The Success of the Australian Greens in Queensland Shows the Power of Organization
In Queensland's recent state election, the Australian Greens doubled their representation — proving that a clear left-wing platform, backed up by patient organizing, can build an alternative to neoliberal politics.

In recent elections the Australian Greens doubled their representation. (@QlnGreens / Twitter)
In recent years, “anti-political” sentiment has taken root in Queensland, perhaps more so than in any other part of Australia. Its most obvious symptoms are declining support for the major parties and distrust of politics.
The long-term causes are structural: politics has been hollowed out as the membership of civil-society organizations — unions, church groups, etc. — steadily declined, depriving both Labor and the Liberal National Party (LNP) of their traditional social foundation. Meanwhile, wages have stagnated, and the fruits of successive mining booms have been squandered.

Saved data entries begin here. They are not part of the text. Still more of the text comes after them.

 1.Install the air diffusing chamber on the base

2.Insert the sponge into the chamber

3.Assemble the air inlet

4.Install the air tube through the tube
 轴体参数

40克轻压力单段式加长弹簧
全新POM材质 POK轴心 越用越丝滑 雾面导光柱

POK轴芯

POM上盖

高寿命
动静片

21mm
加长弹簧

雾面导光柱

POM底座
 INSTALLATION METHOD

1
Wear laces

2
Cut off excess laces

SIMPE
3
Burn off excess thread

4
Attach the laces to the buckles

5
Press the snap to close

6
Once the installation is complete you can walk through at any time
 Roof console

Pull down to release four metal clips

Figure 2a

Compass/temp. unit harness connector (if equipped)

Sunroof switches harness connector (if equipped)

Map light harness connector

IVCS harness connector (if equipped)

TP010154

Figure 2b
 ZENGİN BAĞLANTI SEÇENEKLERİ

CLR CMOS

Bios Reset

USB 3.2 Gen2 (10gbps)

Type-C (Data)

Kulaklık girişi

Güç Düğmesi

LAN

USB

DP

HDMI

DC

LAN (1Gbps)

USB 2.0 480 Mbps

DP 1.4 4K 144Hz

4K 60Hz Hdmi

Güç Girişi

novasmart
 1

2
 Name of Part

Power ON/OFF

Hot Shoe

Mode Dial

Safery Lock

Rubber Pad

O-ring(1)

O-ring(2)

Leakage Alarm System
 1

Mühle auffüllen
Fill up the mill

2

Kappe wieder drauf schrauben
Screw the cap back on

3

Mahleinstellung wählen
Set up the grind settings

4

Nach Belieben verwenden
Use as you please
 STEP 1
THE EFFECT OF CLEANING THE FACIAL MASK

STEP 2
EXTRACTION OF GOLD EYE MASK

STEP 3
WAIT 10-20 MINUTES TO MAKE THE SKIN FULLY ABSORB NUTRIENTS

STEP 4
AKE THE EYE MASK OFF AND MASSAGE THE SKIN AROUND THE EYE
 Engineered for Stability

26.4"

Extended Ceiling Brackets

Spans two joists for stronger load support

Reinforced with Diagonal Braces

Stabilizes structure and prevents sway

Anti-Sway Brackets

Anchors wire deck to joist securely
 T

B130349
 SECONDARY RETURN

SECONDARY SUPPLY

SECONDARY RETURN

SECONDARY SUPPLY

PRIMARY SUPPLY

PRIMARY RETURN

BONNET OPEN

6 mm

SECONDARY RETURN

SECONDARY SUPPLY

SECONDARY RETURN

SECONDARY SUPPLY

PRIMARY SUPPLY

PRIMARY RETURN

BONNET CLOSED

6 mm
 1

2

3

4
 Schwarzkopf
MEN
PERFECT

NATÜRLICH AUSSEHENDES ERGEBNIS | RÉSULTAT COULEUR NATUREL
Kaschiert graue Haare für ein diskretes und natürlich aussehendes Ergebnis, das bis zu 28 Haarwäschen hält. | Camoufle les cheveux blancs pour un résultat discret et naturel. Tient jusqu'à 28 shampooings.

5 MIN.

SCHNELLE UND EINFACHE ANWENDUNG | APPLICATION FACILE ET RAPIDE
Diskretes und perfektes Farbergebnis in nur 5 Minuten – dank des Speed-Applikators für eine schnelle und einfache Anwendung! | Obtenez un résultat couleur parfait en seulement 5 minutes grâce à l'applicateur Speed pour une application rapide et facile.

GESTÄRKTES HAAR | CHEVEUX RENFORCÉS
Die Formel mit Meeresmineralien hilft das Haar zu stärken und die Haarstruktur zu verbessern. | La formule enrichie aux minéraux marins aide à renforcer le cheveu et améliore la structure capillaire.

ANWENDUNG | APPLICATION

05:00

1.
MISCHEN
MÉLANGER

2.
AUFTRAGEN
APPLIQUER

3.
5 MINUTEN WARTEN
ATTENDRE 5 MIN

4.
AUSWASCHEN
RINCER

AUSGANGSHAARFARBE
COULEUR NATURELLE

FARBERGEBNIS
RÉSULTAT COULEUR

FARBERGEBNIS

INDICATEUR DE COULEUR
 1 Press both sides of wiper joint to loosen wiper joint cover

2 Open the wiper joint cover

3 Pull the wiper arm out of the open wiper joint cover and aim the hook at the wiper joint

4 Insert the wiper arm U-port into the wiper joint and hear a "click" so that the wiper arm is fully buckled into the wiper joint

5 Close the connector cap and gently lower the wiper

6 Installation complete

As the links tying people to politics disintegrated, anti-political sentiment and alienation thrived, and the hard-right populists of One Nation reaped the rewards, increasing their vote while other parties declined.
The 2020 Queensland elections represent a dramatic reversal of these trends — although it’s too early to say whether this marks the beginning of a new one. Votes for both the Australian Labor Party (ALP) and the LNP went up significantly — by 4.1 and 2.2 percent respectively — returning Annastacia Palaszczuk’s Labor government with an increased majority. One Nation was the big loser with its vote plummeting 6.6 percent. Mining magnate Clive Palmer’s United Australia Party only registered 0.6 percent of the vote.